11/08/2004

América II - O Outro

No seu último livro, Who Are We?, Samuel Huntington, o autor de Choque de Civilizações, defende que os Estados Unidos correm sérios riscos e alerta para esses perigos. O perigo número um, escreve, é o facto de presentemente os Estados Unidos não terem um outro país com o qual se vejam na necessidade de competir. De facto, desmembrada a União Soviética -- a grande rival e concorrente do período denominado de Guerra Fria --, os EUA vêem-se isolados na frente, muito na frente em matéria de poderio militar e hegemónicos em diversas outras áreas. A necessidade de "um outro", de um émulo verdadeiro, sempre foi o que encontrámos na grandeza do Superhomem, a ter de combater contra inúmeras e aparentemente imbatíveis forças do mal. O émulo possuidor de uma super-inteligência maligna foi também o que invariavelmente encontrámos nas aventuras de Batman. Superando-se sempre, fazendo uso de todas as suas energias visíveis e ocultas, tanto o Superhomem como o Batman acabavam naturalmente por vencer. Outros perigos estariam entretanto prontos para surgir no horizonte...
Ao identificarem-se com estes heróis e tantos outros, os americanos fortaleciam-se e auto-educavam-se: era preciso lutar continuamente, o mal espreita a cada esquina e baixar os braços é o maior de todos os pecados. A velha máxima latina "altius, fortius" -- mais alto, mais forte -- era posta em execução prática. A banda desenhada, os livros, os filmes tornaram-se livros de autêntica doutrinação, deixando porventura indelevelmente gravada no cérebro de muitos cidadãos americanos a necessidade de lutar e mostrar a sua excelência.
Tão importante como este aspecto era a necessidade de união. Dificilmente haverá países que careçam mais de espírito de união nacionalista do que a América, criada na base de emigrantes provindos de todas as partes do globo.

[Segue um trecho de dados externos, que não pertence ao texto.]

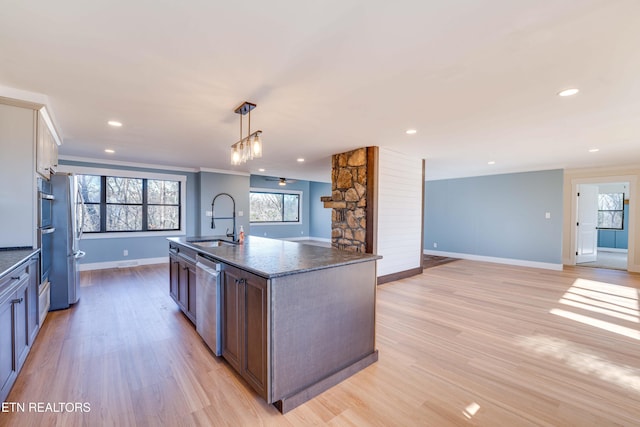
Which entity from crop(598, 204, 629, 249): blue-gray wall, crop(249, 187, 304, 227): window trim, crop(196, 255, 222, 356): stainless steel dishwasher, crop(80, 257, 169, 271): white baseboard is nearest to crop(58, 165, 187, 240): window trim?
crop(80, 257, 169, 271): white baseboard

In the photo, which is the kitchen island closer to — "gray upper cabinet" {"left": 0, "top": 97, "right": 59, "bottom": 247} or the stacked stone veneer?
"gray upper cabinet" {"left": 0, "top": 97, "right": 59, "bottom": 247}

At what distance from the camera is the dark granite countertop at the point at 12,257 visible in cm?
182

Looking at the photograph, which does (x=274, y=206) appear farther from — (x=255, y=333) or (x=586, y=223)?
(x=586, y=223)

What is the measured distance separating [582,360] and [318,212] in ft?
29.6

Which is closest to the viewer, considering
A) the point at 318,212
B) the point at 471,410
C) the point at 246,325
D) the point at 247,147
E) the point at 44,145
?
the point at 471,410

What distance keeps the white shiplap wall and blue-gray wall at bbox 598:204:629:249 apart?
7698 mm

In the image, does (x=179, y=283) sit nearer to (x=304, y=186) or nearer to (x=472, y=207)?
(x=472, y=207)

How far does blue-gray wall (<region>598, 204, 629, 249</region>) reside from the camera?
8.41 metres

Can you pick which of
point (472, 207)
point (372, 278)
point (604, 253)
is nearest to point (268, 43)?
point (372, 278)

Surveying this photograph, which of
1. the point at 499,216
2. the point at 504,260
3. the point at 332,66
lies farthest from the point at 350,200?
the point at 504,260

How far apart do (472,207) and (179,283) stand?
7.16 metres

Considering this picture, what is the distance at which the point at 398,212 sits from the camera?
5125mm

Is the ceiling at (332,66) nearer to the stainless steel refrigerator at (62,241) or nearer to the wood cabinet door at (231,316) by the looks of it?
the stainless steel refrigerator at (62,241)

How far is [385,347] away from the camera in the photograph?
2598mm
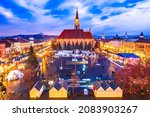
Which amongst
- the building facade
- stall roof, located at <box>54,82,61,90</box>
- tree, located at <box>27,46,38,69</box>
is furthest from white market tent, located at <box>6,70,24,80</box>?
the building facade

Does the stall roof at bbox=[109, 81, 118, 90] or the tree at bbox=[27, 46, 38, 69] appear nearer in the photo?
the stall roof at bbox=[109, 81, 118, 90]

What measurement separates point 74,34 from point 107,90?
731 mm

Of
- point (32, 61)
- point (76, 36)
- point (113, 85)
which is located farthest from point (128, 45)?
point (32, 61)

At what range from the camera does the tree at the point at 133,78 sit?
2928mm

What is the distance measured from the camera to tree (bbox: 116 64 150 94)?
2.93 m

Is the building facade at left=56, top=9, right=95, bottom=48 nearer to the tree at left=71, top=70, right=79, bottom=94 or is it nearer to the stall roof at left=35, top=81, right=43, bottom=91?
the tree at left=71, top=70, right=79, bottom=94

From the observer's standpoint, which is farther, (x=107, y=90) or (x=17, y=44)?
(x=17, y=44)

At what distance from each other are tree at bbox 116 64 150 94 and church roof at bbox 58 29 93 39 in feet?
1.78

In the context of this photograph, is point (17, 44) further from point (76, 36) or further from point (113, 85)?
point (113, 85)

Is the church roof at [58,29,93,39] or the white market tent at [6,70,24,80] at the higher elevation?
the church roof at [58,29,93,39]

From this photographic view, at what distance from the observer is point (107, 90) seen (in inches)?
111

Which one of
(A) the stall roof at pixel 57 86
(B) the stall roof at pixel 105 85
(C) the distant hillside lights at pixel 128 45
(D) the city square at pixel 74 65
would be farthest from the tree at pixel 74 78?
(C) the distant hillside lights at pixel 128 45

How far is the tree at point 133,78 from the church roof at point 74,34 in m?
0.54

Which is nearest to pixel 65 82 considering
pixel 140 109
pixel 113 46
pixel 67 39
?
pixel 67 39
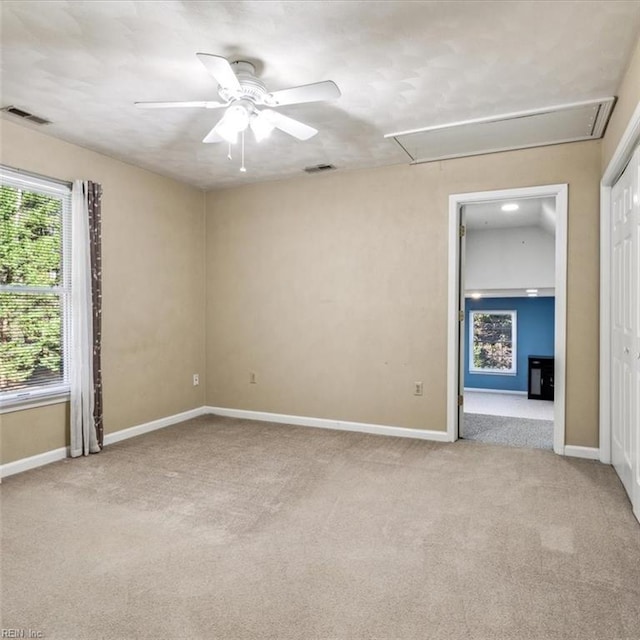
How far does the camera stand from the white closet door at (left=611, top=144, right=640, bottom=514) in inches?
99.5

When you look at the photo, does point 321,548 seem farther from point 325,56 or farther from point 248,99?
point 325,56

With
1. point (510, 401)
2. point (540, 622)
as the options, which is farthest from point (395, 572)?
point (510, 401)

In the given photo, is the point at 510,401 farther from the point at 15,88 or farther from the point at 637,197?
the point at 15,88

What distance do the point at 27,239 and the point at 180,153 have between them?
1.37m

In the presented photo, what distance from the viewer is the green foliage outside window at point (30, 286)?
328 centimetres

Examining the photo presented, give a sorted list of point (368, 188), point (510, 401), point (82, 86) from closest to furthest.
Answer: point (82, 86)
point (368, 188)
point (510, 401)

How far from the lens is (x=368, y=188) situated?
171 inches

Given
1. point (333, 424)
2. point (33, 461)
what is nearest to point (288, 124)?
point (333, 424)

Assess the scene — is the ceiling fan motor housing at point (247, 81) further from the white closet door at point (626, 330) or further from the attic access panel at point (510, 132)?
the white closet door at point (626, 330)

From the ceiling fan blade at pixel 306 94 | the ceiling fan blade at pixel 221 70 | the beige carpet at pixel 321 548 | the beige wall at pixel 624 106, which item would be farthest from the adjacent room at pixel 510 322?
the ceiling fan blade at pixel 221 70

Essa união cimentou-se na diversidade assumida e no objectivo comum de emulação contra os concorrentes, entre os quais estão os agentes do mal.
Presentemente, a própria hegemonia mundial dos Estados Unidos vira-se contra a nação. Erros de apreciação e decisões demasiado egoístas e materialistas tornaram o país na nação mais odiada do planeta. Marcas comerciais americanas, como a Nike, Reebok, McDonald's e outras têm-se ressentido nas suas vendas da má imagem do país. Internamente surgem dissenções. A recente vitória de Bush não esconde que opiniões encarniçadamente contrárias dentro do país são defendidas por cerca de 48 por cento do universo dos votantes. E falta algo crucial: um "inimigo" que estimule o desenvolvimento da nação, que a leve a lutar para se tornar sempre "mais alta e mais forte". O Iraque, ou mesmo numa visão mais lata, todo o "eixo do mal", não são competidores reais. São elementos desgastantes, dispendiosos, mas não concorrentes. Há um número demasiado grande de gente pobre a ser sacrificada. No caso do Iraque já cerca de cem milhares de pessoas morreram. Para que tenhamos uma ideia comparativa, tomemos dois dos nossos recentes estádios, o do Porto e o do Sporting, cheios a abarrotar de homens, mulheres e crianças iraquianas. Depois, fechemos os olhos e imaginemos todas essas pessoas mortas. É algo que incomoda o próprio vencedor. Mesmo para a conquista de petróleo é um preço demasiado alto.
É a rivalidade que produz a união de esforços na medida em que define objectivos que todos entendem. Qual será à la longue o rival de que os Estados Unidos precisam? A União Europeia? A China? Dos dois o mais provável é sem dúvida a União Europeia. A guerra entre o dólar e o euro já começou há muito. Sob o ponto de vista militar, as diferenças entre os dois blocos são abissais. Mas sob o ponto de vista económico e educacional, os desníveis tendem a esbater-se.
Esta é uma história que está a fazer-se. Somos espectadores e intervenientes. Foi por esta razão e por outras que as eleições da passada semana nos interessaram tanto.